§ **TASK TO CARRY OUT**
Output the full listing below exactly, without the pictures.

── RECORDS FOR THE EXERCISE ──

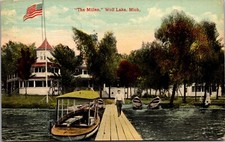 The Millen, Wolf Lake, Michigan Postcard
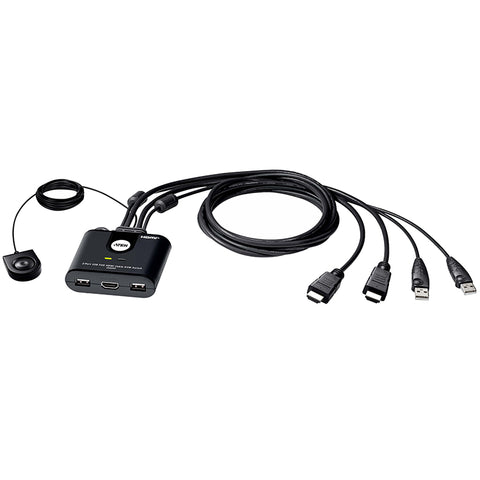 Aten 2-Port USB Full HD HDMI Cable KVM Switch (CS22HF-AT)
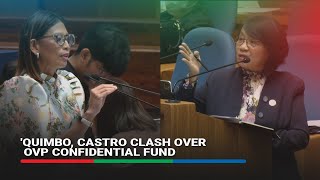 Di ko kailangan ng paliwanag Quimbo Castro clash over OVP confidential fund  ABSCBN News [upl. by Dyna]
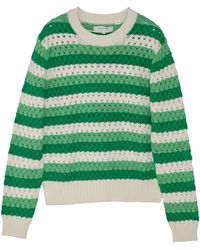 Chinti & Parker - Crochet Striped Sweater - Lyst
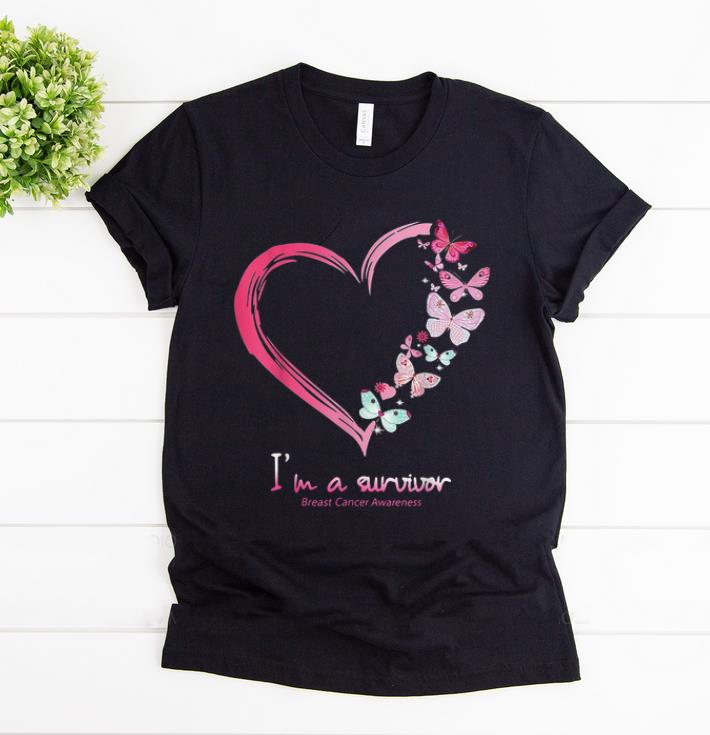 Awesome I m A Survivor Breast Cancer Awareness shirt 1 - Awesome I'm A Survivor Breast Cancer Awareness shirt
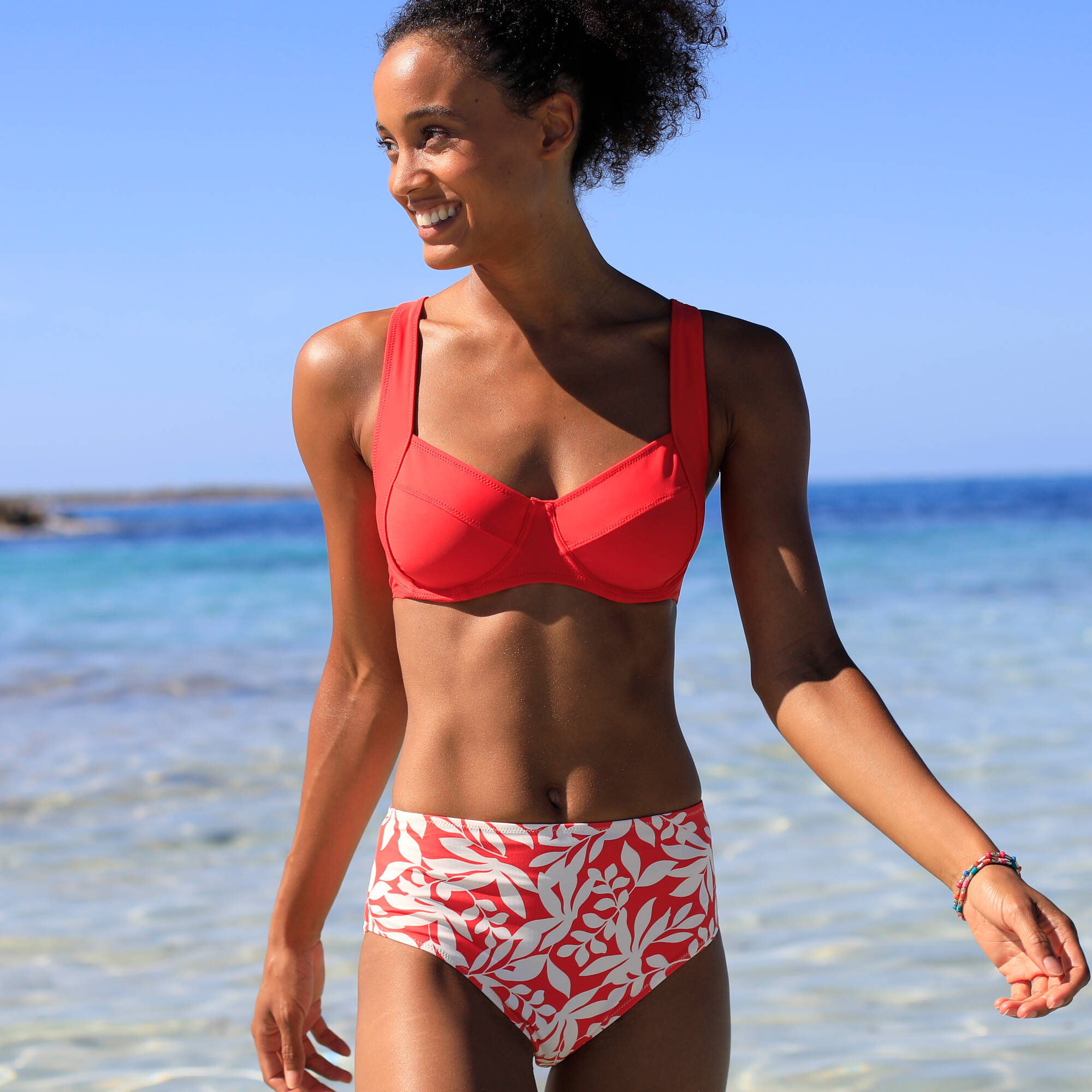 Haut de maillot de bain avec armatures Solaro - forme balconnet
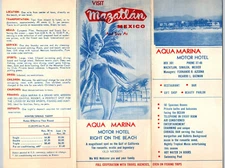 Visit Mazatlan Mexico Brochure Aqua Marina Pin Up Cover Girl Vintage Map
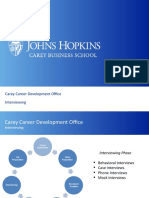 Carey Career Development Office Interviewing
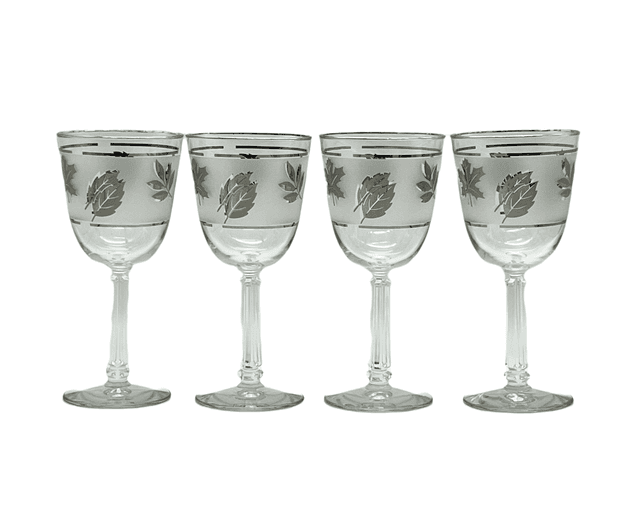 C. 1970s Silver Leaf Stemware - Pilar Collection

───

§ **OUTPUT OF THE TASK**
 The Millen, Wolf Lake, Michigan Postcard
 Aten 2-Port USB Full HD HDMI Cable KVM Switch (CS22HF-AT)
 Di ko kailangan ng paliwanag Quimbo Castro clash over OVP confidential fund  ABSCBN News [upl. by Dyna]
 Chinti & Parker - Crochet Striped Sweater - Lyst
 Awesome I m A Survivor Breast Cancer Awareness shirt 1 - Awesome I'm A Survivor Breast Cancer Awareness shirt
 Haut de maillot de bain avec armatures Solaro - forme balconnet
 Visit Mazatlan Mexico Brochure Aqua Marina Pin Up Cover Girl Vintage Map
 Carey Career Development Office Interviewing
 C. 1970s Silver Leaf Stemware - Pilar Collection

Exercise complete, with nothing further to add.